Serge closed his eyes hard.
“Sorry,” said Coleman. “Thought you’d gotten over her.”
“You never get over something like that. You just try to keep it in a box on an out-of-the-way shelf in your brain. But then you open the closet to look for an old sousaphone—”
“I’m getting hungry.”
“Thanks for listening.”
Coleman poked his stomach. “But it’s making the noises.”
Serge turned his head sideways. “The sun’s starting to come up, which is the signal to get out from under houses.” He began crawling. “We’ll grab breakfast at the Yearling.”
“The book?”
“Just come on . . .”
The Firebird took the western bend on Alachua County Road 325, past a dark body of water, and approached a brief bridge. The sun’s rise was known but not felt: A dewy fog hovered over the marsh grass, keeping the morning gray.
“That bridge sure is tiny,” said Coleman.
“It’s the bridge of my life.” Serge pulled over on a dirt road and threw his arms out in opposite directions. “We’re on a thin strip of land between two lakes, Lochloosa and Orange, and that bridge crossed the creek that connects them, Cross Creek, namesake of Rawlings’s classic memoir and the Oscar-nominated movie starring Mary Steenburgen as the author.”
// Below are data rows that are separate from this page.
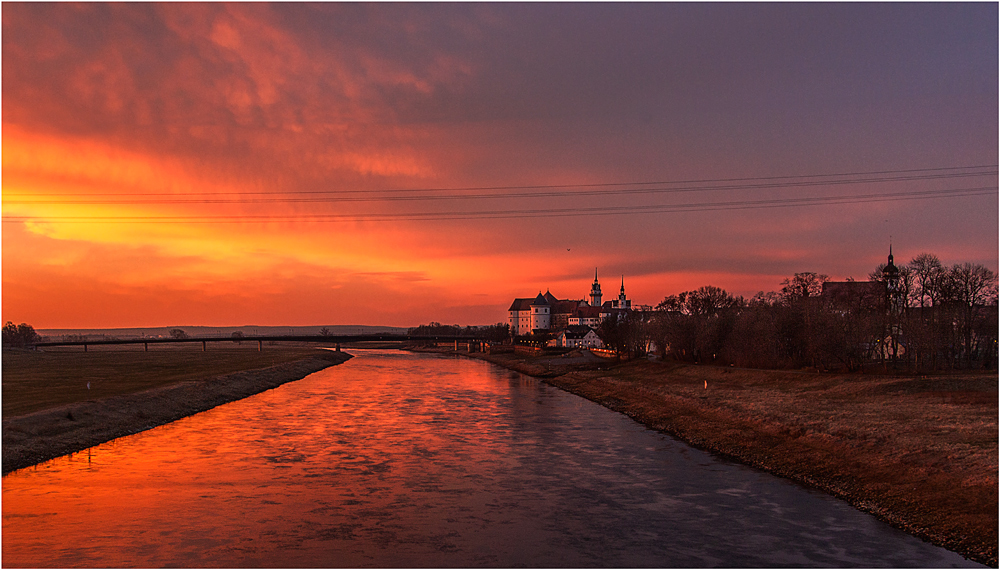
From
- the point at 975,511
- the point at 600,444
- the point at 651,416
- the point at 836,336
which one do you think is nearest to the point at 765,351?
the point at 836,336

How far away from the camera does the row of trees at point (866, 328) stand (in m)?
64.5

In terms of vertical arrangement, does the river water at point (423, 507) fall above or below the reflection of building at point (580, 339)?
below

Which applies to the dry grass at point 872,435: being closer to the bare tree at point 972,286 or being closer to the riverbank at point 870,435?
the riverbank at point 870,435

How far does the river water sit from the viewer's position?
1984cm

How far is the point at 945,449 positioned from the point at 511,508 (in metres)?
19.6

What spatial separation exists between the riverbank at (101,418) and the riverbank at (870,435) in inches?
1504

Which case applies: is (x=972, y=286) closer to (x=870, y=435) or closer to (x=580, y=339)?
(x=870, y=435)

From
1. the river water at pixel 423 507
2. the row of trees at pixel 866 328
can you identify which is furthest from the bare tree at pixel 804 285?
the river water at pixel 423 507

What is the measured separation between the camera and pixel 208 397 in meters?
63.4

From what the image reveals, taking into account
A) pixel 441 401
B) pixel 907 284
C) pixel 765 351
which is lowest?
pixel 441 401

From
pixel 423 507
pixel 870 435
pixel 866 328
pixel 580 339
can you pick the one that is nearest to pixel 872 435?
pixel 870 435

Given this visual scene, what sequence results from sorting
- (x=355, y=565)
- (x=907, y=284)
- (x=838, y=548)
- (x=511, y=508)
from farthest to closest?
(x=907, y=284) < (x=511, y=508) < (x=838, y=548) < (x=355, y=565)

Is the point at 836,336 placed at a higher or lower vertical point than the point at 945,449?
higher

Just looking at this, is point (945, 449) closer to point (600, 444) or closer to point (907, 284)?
point (600, 444)
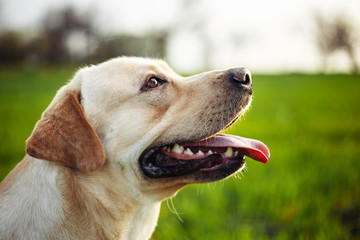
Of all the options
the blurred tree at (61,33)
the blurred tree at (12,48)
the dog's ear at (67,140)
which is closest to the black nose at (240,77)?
the dog's ear at (67,140)

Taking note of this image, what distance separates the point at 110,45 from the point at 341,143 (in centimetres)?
2739

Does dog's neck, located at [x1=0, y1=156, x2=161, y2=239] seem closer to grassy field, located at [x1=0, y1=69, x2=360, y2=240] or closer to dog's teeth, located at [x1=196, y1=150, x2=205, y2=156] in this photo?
dog's teeth, located at [x1=196, y1=150, x2=205, y2=156]

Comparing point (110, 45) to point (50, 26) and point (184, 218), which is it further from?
point (184, 218)

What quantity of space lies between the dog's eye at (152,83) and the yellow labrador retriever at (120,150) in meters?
0.01

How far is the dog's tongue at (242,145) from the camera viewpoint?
2.58m

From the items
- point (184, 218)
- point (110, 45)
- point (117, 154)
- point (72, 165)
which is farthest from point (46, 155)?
point (110, 45)

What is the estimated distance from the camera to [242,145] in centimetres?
258

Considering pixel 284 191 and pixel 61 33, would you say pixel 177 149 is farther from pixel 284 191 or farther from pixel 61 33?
pixel 61 33

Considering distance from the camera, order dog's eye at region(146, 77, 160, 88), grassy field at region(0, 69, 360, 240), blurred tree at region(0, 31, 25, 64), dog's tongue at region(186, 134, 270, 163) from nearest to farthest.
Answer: dog's tongue at region(186, 134, 270, 163) → dog's eye at region(146, 77, 160, 88) → grassy field at region(0, 69, 360, 240) → blurred tree at region(0, 31, 25, 64)

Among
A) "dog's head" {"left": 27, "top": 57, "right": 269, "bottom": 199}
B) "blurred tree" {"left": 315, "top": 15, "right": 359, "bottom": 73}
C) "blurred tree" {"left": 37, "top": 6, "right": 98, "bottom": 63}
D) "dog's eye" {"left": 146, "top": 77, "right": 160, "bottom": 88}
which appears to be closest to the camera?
"dog's head" {"left": 27, "top": 57, "right": 269, "bottom": 199}

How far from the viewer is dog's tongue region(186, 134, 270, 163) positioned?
2578 mm

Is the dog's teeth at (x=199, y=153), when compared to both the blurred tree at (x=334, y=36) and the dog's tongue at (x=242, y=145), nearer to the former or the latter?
the dog's tongue at (x=242, y=145)

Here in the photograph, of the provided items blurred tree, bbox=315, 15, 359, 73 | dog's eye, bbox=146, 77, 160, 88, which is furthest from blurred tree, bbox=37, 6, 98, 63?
dog's eye, bbox=146, 77, 160, 88

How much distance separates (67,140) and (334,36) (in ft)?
96.5
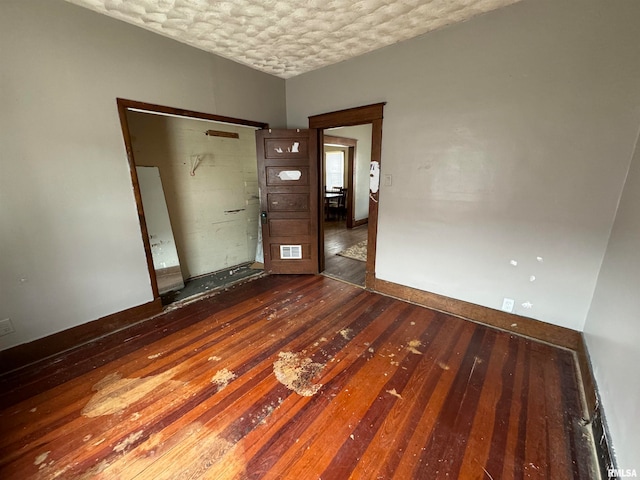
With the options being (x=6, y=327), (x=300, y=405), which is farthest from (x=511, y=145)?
(x=6, y=327)

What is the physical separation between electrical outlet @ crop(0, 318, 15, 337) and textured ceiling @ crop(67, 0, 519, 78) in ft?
8.26

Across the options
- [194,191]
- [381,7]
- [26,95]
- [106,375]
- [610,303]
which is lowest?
[106,375]

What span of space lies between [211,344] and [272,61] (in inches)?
127

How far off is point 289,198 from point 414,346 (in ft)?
7.93

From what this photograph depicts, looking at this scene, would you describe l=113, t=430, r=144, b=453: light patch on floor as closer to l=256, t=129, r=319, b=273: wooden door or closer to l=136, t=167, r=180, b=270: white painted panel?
l=136, t=167, r=180, b=270: white painted panel

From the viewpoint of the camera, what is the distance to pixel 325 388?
1785 mm

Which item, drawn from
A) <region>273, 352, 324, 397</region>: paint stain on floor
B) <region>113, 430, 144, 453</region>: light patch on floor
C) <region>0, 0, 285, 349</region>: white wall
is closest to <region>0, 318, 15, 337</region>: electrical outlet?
<region>0, 0, 285, 349</region>: white wall

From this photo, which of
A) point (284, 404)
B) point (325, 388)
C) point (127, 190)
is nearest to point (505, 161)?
point (325, 388)

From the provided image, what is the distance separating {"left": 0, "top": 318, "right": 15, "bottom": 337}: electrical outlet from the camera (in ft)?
6.44

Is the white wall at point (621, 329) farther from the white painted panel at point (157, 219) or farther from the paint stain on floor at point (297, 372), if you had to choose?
the white painted panel at point (157, 219)

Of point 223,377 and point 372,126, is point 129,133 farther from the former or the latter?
point 372,126

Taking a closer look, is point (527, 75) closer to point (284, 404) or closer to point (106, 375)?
point (284, 404)

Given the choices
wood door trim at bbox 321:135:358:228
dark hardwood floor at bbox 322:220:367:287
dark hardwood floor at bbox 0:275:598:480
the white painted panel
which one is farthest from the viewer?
wood door trim at bbox 321:135:358:228

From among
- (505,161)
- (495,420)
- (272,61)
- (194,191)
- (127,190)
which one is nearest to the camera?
(495,420)
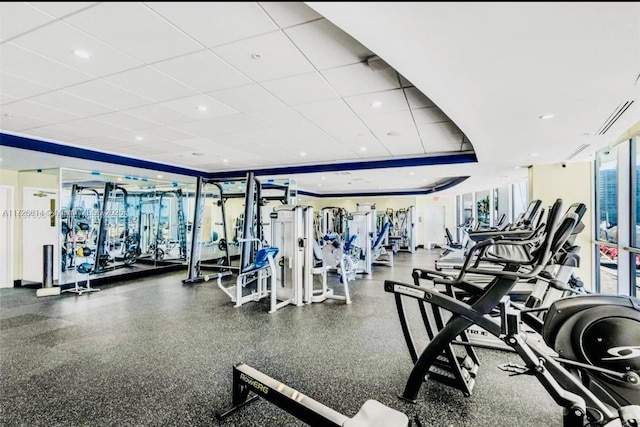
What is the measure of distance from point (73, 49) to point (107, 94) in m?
0.93

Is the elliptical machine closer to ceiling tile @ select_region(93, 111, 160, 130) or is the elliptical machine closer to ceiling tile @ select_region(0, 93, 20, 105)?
ceiling tile @ select_region(93, 111, 160, 130)

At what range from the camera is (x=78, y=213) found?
684 centimetres

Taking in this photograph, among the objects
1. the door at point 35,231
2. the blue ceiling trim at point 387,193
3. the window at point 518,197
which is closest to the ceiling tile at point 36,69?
the door at point 35,231

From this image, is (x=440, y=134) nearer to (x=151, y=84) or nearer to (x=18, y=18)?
(x=151, y=84)

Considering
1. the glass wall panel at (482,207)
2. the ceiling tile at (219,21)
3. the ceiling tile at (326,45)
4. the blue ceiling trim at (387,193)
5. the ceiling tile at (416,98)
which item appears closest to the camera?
the ceiling tile at (219,21)

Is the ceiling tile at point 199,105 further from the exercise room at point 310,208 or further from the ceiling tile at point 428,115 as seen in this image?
the ceiling tile at point 428,115

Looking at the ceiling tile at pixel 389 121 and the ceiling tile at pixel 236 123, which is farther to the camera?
the ceiling tile at pixel 236 123

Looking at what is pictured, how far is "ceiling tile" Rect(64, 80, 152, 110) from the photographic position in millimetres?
3120

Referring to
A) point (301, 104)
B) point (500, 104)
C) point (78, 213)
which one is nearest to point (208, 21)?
point (301, 104)

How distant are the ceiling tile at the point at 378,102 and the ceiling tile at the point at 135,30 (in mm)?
1699

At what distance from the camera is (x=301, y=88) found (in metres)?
3.16

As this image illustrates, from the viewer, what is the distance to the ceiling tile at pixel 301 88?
2.96 m

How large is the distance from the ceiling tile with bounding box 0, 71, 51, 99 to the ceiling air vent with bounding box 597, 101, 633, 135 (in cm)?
535

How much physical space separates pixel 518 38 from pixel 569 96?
4.30 feet
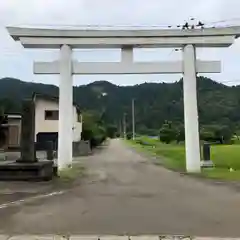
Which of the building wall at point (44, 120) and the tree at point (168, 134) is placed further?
the tree at point (168, 134)

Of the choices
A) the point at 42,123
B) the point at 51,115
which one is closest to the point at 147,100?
the point at 51,115

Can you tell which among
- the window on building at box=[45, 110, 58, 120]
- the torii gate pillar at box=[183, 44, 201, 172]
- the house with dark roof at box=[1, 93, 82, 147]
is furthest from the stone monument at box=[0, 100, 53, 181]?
the window on building at box=[45, 110, 58, 120]

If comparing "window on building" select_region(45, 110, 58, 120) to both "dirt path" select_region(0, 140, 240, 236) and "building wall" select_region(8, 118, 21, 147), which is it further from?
"dirt path" select_region(0, 140, 240, 236)

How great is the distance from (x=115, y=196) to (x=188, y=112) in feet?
28.2

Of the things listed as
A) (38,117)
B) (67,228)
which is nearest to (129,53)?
(67,228)

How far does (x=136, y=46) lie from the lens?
18984mm

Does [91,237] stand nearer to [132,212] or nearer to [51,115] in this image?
[132,212]

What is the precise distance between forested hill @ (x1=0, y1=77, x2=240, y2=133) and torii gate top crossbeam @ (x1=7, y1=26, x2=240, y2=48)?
25.0 m

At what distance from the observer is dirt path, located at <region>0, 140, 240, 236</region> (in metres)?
6.88

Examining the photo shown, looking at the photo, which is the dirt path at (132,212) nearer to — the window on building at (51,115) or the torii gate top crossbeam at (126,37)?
the torii gate top crossbeam at (126,37)

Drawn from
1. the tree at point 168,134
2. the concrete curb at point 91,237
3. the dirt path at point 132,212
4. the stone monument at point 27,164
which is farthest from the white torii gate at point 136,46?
the tree at point 168,134

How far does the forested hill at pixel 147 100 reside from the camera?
64188mm

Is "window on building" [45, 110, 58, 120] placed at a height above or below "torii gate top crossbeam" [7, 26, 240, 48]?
below

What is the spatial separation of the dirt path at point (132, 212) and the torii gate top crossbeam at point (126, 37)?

Serge got out of the Firebird and walked toward a small wooden structure. “This is my favorite place on earth, for now. You can actually rent these little shotgun shacks right on the edge of the creek and hear the water going by. Isn’t it great? Can you feel the Rawlings magic?”
Coleman rubbed his tummy. “Can we get some food now?”
“No! We must go sit in the shack and dig it!” He produced a key from his pocket.
“You rented one of these?”
“Of course.” Serge stuck the key in the knob. “I first thought of lodging under Rawlings’s house, but you can’t open a suitcase.”
“What about this Yearling place you said we could eat at?”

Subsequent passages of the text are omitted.